A company controlled by Cement Roadstone Holdings Ltd made payments to a business owned by the family of former Taoiseach Mr Charles Haughey, according to a submission to the Flood planning tribunal.
The submission has been made by the Blessington Heritage Trust, which is seeking to have the tribunal investigate the sale of State land at Glen Ding Wood, in Blessington, Co Wicklow, to Road stone Dublin Ltd (a CRH subsidiary), and its subsequent rezoning by Wicklow County Council.
It has asked the tribunal to inquire into the alleged "favourable treatment" shown by the State and Wicklow County Council to the cement company.
Payments totalling £18,150 were made by Irish Industrial Explosives Ltd, an associate company of CRH, to Geo Engineering, which was owned by Mr Conor Haughey and Ms Eimear Haughey, The Irish Times has learned.
Geo Engineering was incorporated in October 1982 and was dissolved in the early 1990s by the Companies Office. The payments were made between January 1983 and March 1984 and were for "geo-technical consultancy and surveying services", according to a spokesman for CRH. The company was not aware that it or any of its subsidiaries had employed the services of any other companies linked to Mr Haughey or members of his family, he said.
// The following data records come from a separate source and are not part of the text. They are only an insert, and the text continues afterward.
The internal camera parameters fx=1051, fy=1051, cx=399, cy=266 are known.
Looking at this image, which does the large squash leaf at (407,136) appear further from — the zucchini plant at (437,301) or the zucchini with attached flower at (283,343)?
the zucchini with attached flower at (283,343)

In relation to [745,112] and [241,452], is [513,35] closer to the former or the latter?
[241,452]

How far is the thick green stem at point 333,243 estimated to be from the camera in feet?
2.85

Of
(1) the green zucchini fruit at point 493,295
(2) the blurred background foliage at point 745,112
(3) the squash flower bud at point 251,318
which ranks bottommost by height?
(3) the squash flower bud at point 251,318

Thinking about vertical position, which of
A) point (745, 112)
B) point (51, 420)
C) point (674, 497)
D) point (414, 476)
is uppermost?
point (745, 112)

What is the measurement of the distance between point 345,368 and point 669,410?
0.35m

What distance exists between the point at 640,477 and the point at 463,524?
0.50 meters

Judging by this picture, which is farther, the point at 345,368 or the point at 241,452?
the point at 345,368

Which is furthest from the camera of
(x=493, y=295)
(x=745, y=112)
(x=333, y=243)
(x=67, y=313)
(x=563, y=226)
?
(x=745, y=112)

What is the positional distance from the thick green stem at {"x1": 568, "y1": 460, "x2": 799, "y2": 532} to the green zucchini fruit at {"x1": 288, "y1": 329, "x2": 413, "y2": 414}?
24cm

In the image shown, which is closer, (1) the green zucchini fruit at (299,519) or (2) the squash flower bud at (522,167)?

The Blessington Heritage Trust has told the tribunal, which resumes today, that the 147 acres of land at Glen Ding Woods, including sand and gravel deposits, was worth more than £50 million, but was sold by the State for £1.25 million.
An interested party who discovered the pending sale by accident was told by the Department of Energy the land had been sold a full six months before the sale was officially completed.
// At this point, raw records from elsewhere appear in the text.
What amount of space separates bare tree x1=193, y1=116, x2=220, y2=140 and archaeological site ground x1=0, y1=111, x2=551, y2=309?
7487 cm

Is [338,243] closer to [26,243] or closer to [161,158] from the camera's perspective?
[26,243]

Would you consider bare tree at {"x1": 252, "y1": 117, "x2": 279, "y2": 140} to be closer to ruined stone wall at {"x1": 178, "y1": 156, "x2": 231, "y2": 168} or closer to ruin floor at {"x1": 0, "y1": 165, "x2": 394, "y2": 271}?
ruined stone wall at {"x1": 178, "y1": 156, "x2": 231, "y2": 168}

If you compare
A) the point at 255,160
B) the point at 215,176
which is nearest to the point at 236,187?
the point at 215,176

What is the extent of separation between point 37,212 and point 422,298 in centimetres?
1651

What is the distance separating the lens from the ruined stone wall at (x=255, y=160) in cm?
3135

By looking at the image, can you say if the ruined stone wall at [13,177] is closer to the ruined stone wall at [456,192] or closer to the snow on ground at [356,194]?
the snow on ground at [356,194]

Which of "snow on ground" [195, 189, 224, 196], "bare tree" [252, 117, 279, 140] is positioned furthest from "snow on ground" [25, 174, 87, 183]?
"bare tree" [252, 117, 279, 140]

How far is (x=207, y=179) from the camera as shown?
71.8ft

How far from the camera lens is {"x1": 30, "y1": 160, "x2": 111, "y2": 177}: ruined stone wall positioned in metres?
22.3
It has also emerged that a tract of land beside Glen Ding Woods, which was bought by Roadstone Dublin Ltd in 1969, was not registered in its name until recently. The company received planning permission to quarry the land in 1970, but Land Registry records have shown that the land remained in the ownership of the Department of Agriculture, according to the submission.
In a statement, the company said "due to an administrative oversight, some 70 acres of land purchased by the company during the 1970s were not subsequently registered in Roadstone's name. The Chief State Solicitor's Office has confirmed that these lands are in the full ownership of the company and the lands have been reregistered."
The Blessington Heritage Trust has also stated that the late Mr Des Traynor, who was chairman of CRH when the purchase was made, operated the Ansbacher deposits from CRH headquarters at 42 Fitzwilliam Square, Dublin, at that time. The Dunnes Payments to Politicians Tribunal was told the Fitzwilliam Square address appeared on the heading of instructions which Mr Traynor sent to the Guinness & Mahon Bank regarding the Ansbacher accounts.
Following Mr Traynor's death in 1994, the tribunal was told, the files relating to the secret accounts were removed from CRH headquarters.